--- GIVEN TASK A ---
In the Azurescape interview, what kind of platform does Ariel Zelivansky say Azure ACI is?
--- GIVEN TASK B ---
Pick up the Azurescape interview transcript right after its final sentence and keep it going.
━━━ SELECTED TEXT
Research Saturday 9.25.21
Ep 202 | 9.25.21

Vulnerabilities in the public cloud.


Dave Bittner: Hello everyone, and welcome to the CyberWire's Research Saturday. I'm Dave Bittner, and this is our weekly conversation with researchers and analysts tracking down threats and vulnerabilities, solving some of the hard problems of protecting ourselves in a rapidly evolving cyberspace. Thanks for joining us.

Ariel Zelivansky: We've been focusing for a long time on researching the public cloud. We've also decided to look into the actual public cloud that is offered by vendors, and Azure ACI was one of the main platforms that we were interested in.

Dave Bittner: That's Ariel Zelivansky. He's Senior Manager of Security Research at Palo Alto Networks. The research we're discussing today is titled, "What You Need to Know About Azurescape."

Ariel Zelivansky: So, ACI is actually a CaaS platform – that is, a container-as-a-service platform. It allows users to run containers without having to set up Kubernetes and all the containers configuration that they usually have to do to set up containers. That is making ACI really attractive to use by companies and organizations that want to make a transition to the cloud. And for us, as the research team realized, that is a good point to start looking for vulnerabilities.

Dave Bittner: So, can you give us a little bit of the background here, just for folks who may not be completely up to speed on this stuff, of some of the benefits of having these container instances and the general security that they provide?

Ariel Zelivansky: Not only containers, but also the public cloud in general is more secure than running on-prem in most cases. The fact that there is a vendor that is taking care of security and making sure everything is up-to-date, patching any security issues, and in general, monitoring what is going on in their instances – that adds a lot to security. At the same time, we, as a research team, invest in finding flaws and other issues that may have been mislooked. So we try to find something that would allow us to do a cross-account attack.

Dave Bittner: Hmm.

Ariel Zelivansky: The way these containers are running on the public cloud is that there are multitenant. So, one container is actually running on the same Kubernetes instance as another user's or organization's cluster. For us, this means if we could actually break out of a container and somehow access another user's data and instances and potentially execute code, this would be a really impactful vulnerability. And what Azurescape is about, we've been able to break out of a container and access containers of other organizations. For us, this was the holy grail of finding a vulnerability in the public cloud. And we're really happy to have found this vulnerability so we can talk about this as a threat, a potential threat. You know, containers by themselves can be broken out of, and we need to understand how to keep the instances secure, even if one is able to break out of container.
━━━━━━
━━━ SUPPLIED DATA
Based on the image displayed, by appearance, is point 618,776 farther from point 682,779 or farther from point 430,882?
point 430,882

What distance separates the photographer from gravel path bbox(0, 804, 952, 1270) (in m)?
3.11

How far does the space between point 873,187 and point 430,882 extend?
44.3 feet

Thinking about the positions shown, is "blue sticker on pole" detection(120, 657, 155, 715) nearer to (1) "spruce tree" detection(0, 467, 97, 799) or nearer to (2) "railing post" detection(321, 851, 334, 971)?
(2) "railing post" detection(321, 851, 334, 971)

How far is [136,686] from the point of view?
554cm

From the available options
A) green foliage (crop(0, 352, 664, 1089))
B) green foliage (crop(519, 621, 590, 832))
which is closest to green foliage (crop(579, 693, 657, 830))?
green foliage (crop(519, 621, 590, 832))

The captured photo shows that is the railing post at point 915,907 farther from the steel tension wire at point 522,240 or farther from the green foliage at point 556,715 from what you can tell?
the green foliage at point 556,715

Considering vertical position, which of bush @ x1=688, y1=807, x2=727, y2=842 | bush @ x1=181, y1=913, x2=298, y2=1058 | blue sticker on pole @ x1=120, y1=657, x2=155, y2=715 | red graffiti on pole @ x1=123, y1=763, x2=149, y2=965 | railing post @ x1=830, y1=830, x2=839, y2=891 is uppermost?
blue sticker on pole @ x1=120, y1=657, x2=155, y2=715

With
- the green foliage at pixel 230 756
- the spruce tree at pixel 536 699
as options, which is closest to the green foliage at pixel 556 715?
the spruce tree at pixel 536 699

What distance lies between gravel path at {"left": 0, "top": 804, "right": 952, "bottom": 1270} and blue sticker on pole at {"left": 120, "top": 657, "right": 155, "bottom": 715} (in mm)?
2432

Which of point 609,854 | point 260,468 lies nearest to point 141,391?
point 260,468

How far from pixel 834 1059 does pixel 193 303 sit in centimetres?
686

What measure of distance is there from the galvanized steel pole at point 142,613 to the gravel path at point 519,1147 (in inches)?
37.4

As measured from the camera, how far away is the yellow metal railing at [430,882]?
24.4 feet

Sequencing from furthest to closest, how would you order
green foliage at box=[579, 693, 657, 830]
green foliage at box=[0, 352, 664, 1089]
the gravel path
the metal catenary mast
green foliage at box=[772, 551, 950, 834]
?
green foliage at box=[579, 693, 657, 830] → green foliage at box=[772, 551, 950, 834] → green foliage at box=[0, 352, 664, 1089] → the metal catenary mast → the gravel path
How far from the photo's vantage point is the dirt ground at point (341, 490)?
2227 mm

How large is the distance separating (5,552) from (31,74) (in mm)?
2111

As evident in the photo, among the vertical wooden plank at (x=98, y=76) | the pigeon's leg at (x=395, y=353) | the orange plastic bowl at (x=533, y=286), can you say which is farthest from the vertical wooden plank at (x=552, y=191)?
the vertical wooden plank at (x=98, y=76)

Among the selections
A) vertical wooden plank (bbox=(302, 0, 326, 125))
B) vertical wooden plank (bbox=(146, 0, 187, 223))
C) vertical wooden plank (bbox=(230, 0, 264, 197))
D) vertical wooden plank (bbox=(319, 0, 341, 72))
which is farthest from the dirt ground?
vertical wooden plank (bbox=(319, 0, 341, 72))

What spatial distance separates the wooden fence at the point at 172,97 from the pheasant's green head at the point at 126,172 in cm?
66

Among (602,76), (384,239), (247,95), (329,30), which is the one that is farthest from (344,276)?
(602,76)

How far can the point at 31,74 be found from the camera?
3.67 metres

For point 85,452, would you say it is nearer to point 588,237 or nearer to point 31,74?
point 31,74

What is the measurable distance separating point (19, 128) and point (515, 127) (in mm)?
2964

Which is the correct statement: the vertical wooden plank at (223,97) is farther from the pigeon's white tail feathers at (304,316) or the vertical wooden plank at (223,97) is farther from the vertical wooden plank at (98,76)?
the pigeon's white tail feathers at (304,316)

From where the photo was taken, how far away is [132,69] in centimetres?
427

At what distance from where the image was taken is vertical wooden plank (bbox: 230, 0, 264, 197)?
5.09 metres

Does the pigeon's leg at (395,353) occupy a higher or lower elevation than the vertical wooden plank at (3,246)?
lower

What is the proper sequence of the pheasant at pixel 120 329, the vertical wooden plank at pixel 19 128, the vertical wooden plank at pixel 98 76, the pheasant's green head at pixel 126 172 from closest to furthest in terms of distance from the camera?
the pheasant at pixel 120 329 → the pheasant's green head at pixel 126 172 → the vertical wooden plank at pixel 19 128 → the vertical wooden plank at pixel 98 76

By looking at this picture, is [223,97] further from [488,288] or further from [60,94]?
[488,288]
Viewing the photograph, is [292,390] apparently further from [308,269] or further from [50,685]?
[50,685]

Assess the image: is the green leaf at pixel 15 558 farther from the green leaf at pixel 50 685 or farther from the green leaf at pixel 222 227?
━━━━━━
--- EXERCISE RESULT A ---
A container-as-a-service (CaaS) platform.

--- EXERCISE RESULT B ---
Dave Bittner: Well, let's walk through it together, because it really is a fascinating story, the way that you all went about this. You spin up your own instances here within Azure, and where did you begin? Where did you start looking?

Ariel Zelivansky: Right. So, Yuval, one of the researchers in the team, was able to identify that there was an old vulnerability in runC, which is the container runtime that runs the containers in Azure. And this was actually a vulnerability that we've looked at in the past and we already had an exploit available for that vulnerability. So all we have to do is just execute that, and we were actually out of the container. It was a really surprising moment for us to find that we could just exploit that.

Dave Bittner: Yeah, this was because it was an older version running on Azure servers?

Ariel Zelivansky: Correct. So, Azure was running an old runC instance. In fact, this was not a vulnerability just by itself. The model of ACI, the architecture that they built ACI upon, is actually supposed to tolerate breakouts. Not only this vulnerability could have existed, but kernel vulnerabilities and kernel zero-days could have been around, and Azure is actually supposed to expect attackers to break out in some cases where they do have a zero-day vulnerabilities in the kernel. By itself, although it was surprising, it was not enough to contact Microsoft and tell them, hey, there is a potential RCE vulnerability on your instances. But we did contact Microsoft at this point just to get the conversation started while we were actually trying to see what else we can do.

Ariel Zelivansky: And really, the research begins at this point. When we have code execution on the host – that is, the Kubernetes node that is running the container – we want to see what else is around, right? How can we actually navigate and do lateral movement to other containers? And the way it is actually contained – the container is contained inside ACI is that it is code per node. That means the container itself is its own VM, its own node. So there are no other containers by other users on that same cluster, on the same node, so we'll actually have to find a way to get privileges on Kubernetes itself to access these other nodes. And really, I think that was the most interesting part of the research. For Yuval to be able to find a JWT token that actually included credentials that allowed him to escalate privileges on that Kubernetes cluster.

Ariel Zelivansky: From that point, we actually had cluster admin, which is the administrative equivalent for Kubernetes. And Yuval could see containers by other users, see other nodes, list all the organizations that are running on that node, on that cluster, and potentially execute code on them. So, not only we could steal data, leak the credentials for other organizations, but we could actually execute the code on their containers. That was really scary to see. And we started the process of writing an advisory and disclosing this to Microsoft at this point.

Dave Bittner: Well, I mean, walk us through the discovery of that token. That's an interesting story in itself.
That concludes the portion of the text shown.